Curious artists create cabinet of artworks for Liverpool Biennial.

An exhibition of curious artworks and objects opens at The Albert Dock, Liverpool on 11 September 2014.  Markmakers artist collective bring their show 'Cabinets of Curiosity' to the city as part of the Liverpool Independents Biennial following its successful premiere at Warrington Museum and Art Gallery earlier in 2014.

Markmakers art collective are based in Halton and in 2013 were invited to explore the ethnography collection of intriguing objects at Warrington Museum.  Artists are typically curious about the world around them so sources of inspiration from fake mermaids to willow patterned plates, a child mummy to gas masks have resulted in an eclectic collection of new sculptures, drawings, prints and paintings.

Cabinets of Curiosity takes place at  the unique cultural setting of the Albert Dock's Colonnades during  The Liverpool Independents Biennial which runs alongside the 8th Liverpool Biennial exhibition  A Needle Walks in to a Haystack, and provides the opportunity for Markmakers to showcase their work to the international audience the Biennial attracts.    Running for just under 2 weeks, this is a great opportunity to wonder at both the traditional historic objects in our museum collections and at how the artists evoked new meaning in the creation of their works.

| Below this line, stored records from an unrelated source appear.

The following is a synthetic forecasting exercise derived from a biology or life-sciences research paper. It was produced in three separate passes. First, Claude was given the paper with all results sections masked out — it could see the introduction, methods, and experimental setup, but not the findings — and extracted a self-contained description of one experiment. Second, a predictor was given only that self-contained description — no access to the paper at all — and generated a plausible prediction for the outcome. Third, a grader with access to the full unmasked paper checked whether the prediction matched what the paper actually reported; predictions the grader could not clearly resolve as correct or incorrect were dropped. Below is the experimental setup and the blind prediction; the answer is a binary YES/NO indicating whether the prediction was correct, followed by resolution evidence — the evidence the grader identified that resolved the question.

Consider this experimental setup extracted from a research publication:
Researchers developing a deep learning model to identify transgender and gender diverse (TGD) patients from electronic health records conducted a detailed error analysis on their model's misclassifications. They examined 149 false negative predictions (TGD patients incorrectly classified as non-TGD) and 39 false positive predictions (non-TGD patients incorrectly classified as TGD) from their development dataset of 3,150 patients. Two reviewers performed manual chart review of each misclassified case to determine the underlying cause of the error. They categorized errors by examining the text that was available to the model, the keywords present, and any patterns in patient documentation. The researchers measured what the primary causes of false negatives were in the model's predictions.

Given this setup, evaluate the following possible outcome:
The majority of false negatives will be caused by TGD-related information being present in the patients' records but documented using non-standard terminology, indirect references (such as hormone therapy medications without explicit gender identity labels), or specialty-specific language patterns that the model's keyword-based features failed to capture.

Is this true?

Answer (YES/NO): NO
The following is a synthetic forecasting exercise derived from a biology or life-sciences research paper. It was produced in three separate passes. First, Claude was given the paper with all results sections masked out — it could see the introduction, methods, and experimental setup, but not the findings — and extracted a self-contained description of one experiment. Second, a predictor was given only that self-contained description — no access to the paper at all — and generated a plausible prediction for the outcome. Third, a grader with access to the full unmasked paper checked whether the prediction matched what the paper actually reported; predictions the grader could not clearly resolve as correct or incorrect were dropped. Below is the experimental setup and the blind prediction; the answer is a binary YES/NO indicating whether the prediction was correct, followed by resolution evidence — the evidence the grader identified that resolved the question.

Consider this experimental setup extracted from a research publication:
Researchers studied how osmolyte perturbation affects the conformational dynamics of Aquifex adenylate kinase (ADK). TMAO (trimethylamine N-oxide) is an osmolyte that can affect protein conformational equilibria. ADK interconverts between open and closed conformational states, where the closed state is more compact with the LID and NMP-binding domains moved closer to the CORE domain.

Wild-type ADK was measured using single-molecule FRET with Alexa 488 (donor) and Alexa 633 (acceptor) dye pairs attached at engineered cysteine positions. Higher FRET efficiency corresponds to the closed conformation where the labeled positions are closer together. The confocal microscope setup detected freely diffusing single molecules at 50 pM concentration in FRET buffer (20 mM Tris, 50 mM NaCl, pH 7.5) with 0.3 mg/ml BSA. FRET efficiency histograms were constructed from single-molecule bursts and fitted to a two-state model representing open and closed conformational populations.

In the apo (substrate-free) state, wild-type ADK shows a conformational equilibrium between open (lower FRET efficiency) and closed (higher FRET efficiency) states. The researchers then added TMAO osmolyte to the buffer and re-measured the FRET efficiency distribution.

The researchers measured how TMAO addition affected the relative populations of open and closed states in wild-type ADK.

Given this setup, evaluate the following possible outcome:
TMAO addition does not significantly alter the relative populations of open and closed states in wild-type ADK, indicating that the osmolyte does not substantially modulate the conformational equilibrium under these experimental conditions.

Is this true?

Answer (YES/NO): NO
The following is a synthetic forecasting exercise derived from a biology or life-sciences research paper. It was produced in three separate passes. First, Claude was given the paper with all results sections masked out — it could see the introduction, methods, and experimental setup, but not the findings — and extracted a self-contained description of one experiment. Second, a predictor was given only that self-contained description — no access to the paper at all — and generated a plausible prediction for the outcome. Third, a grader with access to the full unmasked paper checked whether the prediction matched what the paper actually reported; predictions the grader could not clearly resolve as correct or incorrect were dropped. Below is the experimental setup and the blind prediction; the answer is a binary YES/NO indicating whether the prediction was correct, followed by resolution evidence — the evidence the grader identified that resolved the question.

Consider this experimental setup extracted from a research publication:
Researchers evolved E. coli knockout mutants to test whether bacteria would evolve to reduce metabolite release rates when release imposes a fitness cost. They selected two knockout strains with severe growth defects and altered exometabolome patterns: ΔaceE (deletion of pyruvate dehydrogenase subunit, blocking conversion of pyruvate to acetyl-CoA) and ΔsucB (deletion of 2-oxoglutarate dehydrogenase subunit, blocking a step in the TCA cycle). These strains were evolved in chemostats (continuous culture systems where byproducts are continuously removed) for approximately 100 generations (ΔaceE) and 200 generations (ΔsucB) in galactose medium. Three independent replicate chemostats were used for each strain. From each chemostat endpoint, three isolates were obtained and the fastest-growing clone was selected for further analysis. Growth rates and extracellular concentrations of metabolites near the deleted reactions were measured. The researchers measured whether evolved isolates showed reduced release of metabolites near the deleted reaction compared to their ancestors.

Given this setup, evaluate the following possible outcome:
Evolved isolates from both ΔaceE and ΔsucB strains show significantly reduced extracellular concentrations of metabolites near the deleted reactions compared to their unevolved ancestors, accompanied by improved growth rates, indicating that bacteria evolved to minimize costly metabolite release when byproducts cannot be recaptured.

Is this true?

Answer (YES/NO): NO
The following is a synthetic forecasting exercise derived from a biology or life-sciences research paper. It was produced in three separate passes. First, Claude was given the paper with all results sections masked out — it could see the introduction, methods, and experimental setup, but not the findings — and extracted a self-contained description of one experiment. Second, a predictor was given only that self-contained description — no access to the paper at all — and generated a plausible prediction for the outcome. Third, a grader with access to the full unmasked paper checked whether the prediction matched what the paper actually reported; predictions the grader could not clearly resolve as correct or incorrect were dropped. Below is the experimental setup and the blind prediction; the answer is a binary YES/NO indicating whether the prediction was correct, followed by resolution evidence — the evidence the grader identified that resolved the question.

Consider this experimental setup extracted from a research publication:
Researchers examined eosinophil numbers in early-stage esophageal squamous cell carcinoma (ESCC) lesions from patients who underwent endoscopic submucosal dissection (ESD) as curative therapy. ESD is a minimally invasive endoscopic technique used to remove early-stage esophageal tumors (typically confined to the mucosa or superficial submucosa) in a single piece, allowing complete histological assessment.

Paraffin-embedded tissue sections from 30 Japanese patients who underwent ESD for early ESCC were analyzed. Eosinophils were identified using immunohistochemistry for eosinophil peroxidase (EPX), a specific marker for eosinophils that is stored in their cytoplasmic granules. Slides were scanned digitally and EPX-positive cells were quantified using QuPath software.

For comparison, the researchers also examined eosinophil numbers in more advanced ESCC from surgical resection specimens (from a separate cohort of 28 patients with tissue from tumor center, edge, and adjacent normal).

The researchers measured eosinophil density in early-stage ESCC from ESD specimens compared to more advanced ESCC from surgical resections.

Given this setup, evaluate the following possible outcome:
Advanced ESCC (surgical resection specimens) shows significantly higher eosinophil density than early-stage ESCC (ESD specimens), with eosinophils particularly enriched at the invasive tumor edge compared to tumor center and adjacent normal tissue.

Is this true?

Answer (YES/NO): NO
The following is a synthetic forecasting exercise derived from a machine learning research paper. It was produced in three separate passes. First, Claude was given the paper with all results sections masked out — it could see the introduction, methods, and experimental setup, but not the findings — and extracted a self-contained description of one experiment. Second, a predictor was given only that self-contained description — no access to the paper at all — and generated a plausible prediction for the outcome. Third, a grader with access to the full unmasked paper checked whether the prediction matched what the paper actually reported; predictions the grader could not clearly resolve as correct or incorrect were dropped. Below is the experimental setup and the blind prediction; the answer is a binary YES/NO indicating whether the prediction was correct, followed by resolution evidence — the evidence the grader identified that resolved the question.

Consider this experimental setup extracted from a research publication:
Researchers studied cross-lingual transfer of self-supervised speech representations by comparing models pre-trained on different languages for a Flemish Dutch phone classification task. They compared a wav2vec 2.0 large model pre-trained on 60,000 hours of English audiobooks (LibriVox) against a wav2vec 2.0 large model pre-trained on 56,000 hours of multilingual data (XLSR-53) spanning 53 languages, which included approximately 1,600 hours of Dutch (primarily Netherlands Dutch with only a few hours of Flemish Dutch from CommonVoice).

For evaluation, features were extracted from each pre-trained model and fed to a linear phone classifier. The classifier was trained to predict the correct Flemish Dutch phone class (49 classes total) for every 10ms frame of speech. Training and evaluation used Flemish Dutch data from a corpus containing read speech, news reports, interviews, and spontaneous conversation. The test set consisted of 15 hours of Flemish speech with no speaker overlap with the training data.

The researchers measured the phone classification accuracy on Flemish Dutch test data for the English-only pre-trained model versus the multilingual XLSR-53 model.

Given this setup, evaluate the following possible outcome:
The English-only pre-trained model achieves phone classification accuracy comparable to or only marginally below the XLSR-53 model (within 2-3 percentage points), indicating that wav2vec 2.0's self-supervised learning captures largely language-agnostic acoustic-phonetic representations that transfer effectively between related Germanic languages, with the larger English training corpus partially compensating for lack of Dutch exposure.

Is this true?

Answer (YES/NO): NO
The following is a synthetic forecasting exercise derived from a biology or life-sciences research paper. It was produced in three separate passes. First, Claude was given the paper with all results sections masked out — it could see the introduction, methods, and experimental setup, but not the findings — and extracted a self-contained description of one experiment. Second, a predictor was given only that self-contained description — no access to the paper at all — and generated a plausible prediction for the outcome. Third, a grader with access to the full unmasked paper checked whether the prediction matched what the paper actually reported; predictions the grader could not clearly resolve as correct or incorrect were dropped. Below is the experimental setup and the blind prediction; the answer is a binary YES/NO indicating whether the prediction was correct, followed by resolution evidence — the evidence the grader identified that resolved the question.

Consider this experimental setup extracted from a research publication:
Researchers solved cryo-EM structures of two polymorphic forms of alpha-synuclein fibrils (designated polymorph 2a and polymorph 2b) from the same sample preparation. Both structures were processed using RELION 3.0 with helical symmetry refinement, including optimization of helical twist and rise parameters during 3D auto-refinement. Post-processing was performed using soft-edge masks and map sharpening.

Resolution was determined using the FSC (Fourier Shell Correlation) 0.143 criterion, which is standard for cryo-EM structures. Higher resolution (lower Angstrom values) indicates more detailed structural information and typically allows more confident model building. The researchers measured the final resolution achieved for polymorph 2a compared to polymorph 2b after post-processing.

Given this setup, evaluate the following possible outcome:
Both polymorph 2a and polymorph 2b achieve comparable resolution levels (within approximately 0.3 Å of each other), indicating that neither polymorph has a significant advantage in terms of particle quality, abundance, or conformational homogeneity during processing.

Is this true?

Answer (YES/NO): NO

This method of responding to places and objects is typical for Markmakers, artist Jacqui Chapman explained 'when the Markmakers group was invited to explore the ethnography collection at Warrington Museum, with a view to creating new work in response to the objects, a sense of anticipation and excitement was palpable.  Collections within museums have long fascinated artists, particularly the early format of Wunderkammers in Renaissance Europe, which is where our exhibition title comes from.'

Cliff Richards

Maori facial mask

I was taken by how many representations of faces and masks were in the collection. I was particularly intrigued by the Maori tattooed facial cast.

The facial marking conveyed a meaning to the wearer and to his viewers. Powerful men had individual designs which expressed importance. The facial marking elevated the man, increased his pride, his power and his attraction. Both his fearful fierceness and his manly attractiveness were enhanced.

Women were excluded from this ritual.

Slaves were excluded from this ritual.

I was drawn to and fascinated by the beauty of the Maori face.The notion of transformational change occurring by scarring and chiselling a surface.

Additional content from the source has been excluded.